Monday, May. 09, 1960
Muscular Mother
In a crisis, the human body is capable of superhuman feats. Last week, by way of demonstration, a slender, ailing woman lifted the rear of a 3,300-lb. car.
Maxwell and Florence Rogers were sitting in their kitchen in Tampa. Fla. when a youngster rushed in yelling that the car had fallen on Charles (Mrs. Rogers' son by a former marriage). Husband and wife dashed out to the yard where Charles Trotter, 16, had blocked the front wheels and jacked up the rear of their 1954 Ford Ranch Wagon to work on the universal joints. The bumper jack had slipped, and Charles's right leg was pinned between the car body and the driveshaft.

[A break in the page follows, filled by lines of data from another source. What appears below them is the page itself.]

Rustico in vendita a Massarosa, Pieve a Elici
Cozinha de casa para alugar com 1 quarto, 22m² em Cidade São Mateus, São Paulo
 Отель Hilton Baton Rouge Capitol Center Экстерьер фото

Manlike, Maxwell Rogers knew that nobody could raise the car by hand, so he started to fiddle with the jack. Womanlike, Florence Rogers, 39, a 5-ft. 7-in. woman of 123 lbs., went right ahead. She grabbed the rear bumper in the middle. She kept her legs straight and simply heaved with her arm and trunk muscles. The car rose enough for Charles to scramble out, with only minor bruises.

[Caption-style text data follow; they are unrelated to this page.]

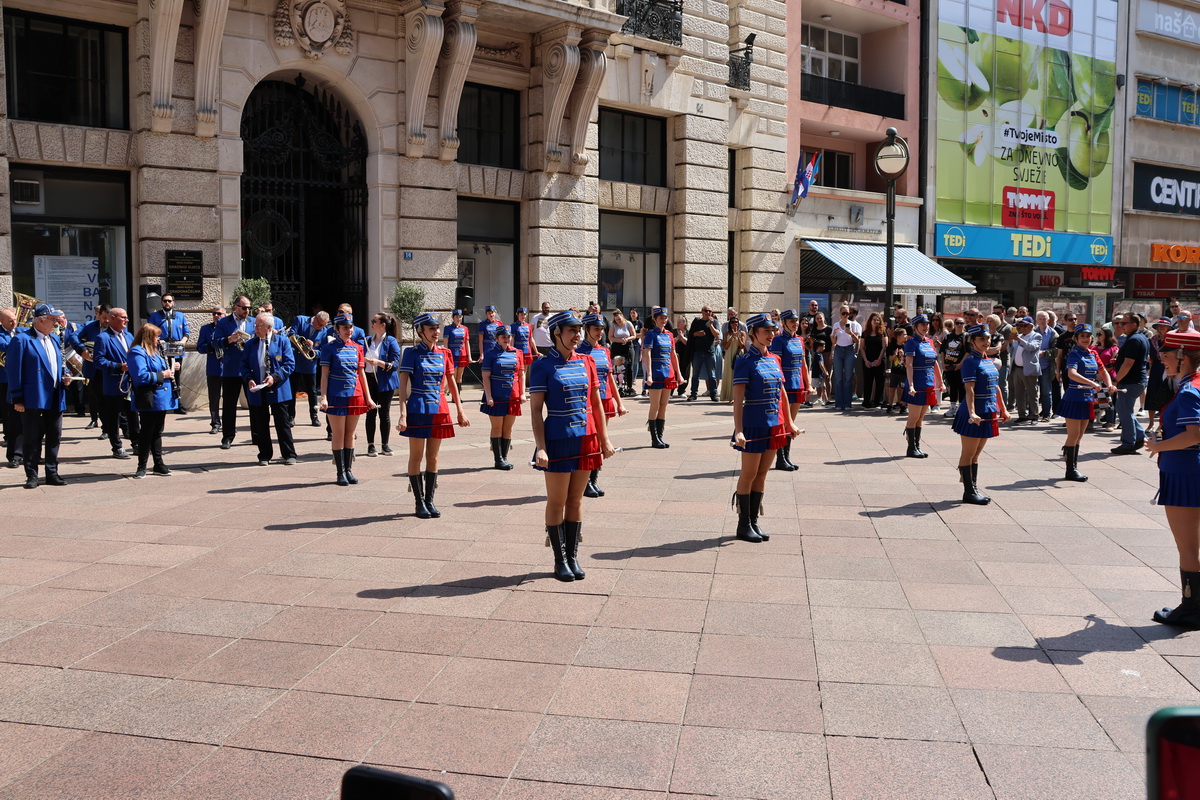 Gradska-glazba-Trsat-i-Prve-rijecke-mazoretkinje-1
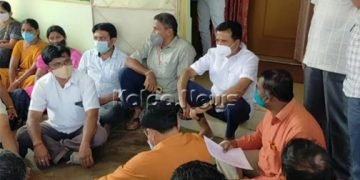 ಕೆಪಿಸಿ ಅಧಿಕಾರಿಗಳ ದೌರ್ಜನ್ಯ ಖಂಡಿಸಿ ಶಾಸಕ ಹಾಲಪ್ಪ ಪ್ರತಿಭಟನೆ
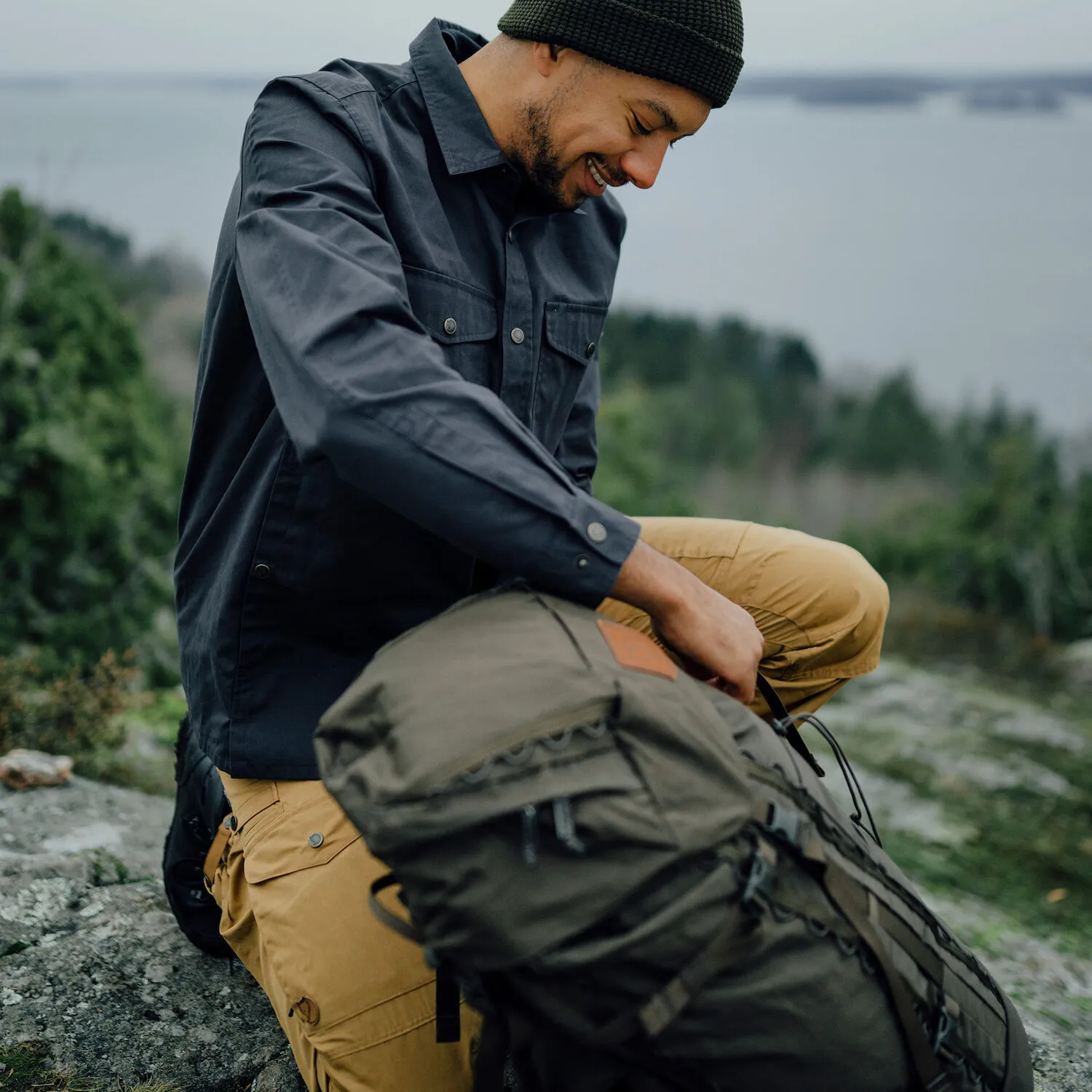 Fjällräven Men&#x27;s Vidda Pro Trousers (2022) Laurel Green/Deep Forest | Buy Fjällräven Men&#x27;s Vidda Pro Trousers (2022) Laurel Green/Deep Forest here | Outnorth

But as it rose, Mrs. Rogers felt something snap in her back. X rays disclosed a compression fracture, with one vertebra crushed. But despite the injury to her spinal column, she suffered no paralysis. This week, fitted with a special brace, she is at St. Joseph's Hospital. What amazes Mrs. Rogers' physician, Dr. William A. Moore III, is the fact that she could have exerted herself at all. She had been ill at home for two weeks, recovering from a rheumatic disorder of the left knee and an attack of thrombophlebitis in her right leg. How far she might have lifted the car if she had been in good physical shape, no one would guess.